The problem is that the 'wc' function checks the 'failed' member of this 
struct and if it is <=0, it skips doing fstat on the file. The main loop 
doesn't reset this value between files, so only the first file has fstat 
done on it.

This can result in the 'wc' function seeking past the end of 
subsequent files and then over-reporting their byte counts.

See the attached patch, which resets the fstatus struct in between files 
when reading the file list from stdin.

Thanks,
- Bill Fraser
[0001-wc-fix-wrong-byte-counts-when-using-files-from0.patch (text/plain, attachment)]

Information forwarded to bug-coreutils <at> gnu.org:
bug#23073; Package coreutils. (Mon, 21 Mar 2016 15:17:01 GMT) Full text and rfc822 format available.

Message #8 received at 23073 <at> debbugs.gnu.org (full text, mbox):

From: Pádraig Brady <P <at> draigBrady.com>
To: "William R. Fraser" <wfraser <at> codewise.org>, 23073 <at> debbugs.gnu.org
Subject: Re: bug#23073: wc reports wrong byte counts when using
 '--from-files0=-'
Date: Mon, 21 Mar 2016 15:16:35 +0000
On 21/03/16 00:59, William R. Fraser wrote:
> When wc gets its list of files by reading from stdin, using the argument
> '--from-files0=-', it reuses the same fstatus struct for each file.
>
> The problem is that the 'wc' function checks the 'failed' member of this
> struct and if it is <=0, it skips doing fstat on the file.
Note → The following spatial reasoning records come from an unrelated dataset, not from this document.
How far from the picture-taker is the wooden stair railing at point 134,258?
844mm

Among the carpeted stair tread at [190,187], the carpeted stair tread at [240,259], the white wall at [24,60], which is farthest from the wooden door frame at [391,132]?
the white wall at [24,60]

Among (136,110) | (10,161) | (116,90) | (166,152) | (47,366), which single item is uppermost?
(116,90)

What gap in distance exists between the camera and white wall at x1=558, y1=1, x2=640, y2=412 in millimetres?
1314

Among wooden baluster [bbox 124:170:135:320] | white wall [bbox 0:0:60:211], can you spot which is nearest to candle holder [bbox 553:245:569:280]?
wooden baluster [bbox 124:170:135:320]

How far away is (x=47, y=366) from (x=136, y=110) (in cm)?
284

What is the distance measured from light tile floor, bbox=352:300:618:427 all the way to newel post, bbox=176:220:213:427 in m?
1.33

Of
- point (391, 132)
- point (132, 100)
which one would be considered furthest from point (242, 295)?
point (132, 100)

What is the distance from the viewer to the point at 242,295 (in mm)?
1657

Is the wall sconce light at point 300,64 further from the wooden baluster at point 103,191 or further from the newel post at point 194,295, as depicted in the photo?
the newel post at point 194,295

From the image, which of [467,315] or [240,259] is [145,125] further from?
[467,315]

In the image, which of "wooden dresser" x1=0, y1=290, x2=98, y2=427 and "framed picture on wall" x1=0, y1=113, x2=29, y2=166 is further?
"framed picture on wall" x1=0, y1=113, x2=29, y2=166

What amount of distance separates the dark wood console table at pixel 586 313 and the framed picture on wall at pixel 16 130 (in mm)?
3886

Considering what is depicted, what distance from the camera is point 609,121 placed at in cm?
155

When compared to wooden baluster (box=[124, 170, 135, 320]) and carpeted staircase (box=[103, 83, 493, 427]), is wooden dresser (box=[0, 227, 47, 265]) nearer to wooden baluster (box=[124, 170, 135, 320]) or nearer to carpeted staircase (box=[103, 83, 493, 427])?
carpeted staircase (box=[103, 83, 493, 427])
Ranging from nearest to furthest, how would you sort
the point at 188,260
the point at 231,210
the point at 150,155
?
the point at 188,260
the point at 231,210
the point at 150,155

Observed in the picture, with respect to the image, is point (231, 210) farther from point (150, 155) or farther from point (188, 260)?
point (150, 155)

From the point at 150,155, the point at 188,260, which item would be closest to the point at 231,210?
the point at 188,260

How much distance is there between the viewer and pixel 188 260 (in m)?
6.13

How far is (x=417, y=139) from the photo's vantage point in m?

The main loop
> doesn't reset this value between files, so only the first file has fstat
> done on it.
>
> This can result in the 'wc' function seeking past the end of
> subsequent files and then over-reporting their byte counts.
>
> See the attached patch, which resets the fstatus struct in between files
> when reading the file list from stdin.

Ouch. This seems to be since v7.0-96-gc2e56e0
It would also mean there would be a lot of redundant reading
if the initial file was significantly smaller than any other file.

$ truncate -s1G wc.big
$ touch wc.small
$ printf '%s\0' wc.big wc.small | wc -c --files0-from=-
1073741824 wc.big
1073741760 wc.small
2147483584 total

We'll submit a full patch in your name.

thanks!
Pádraig.




Information forwarded to bug-coreutils <at> gnu.org:
bug#23073; Package coreutils. (Mon, 21 Mar 2016 17:21:02 GMT) Full text and rfc822 format available.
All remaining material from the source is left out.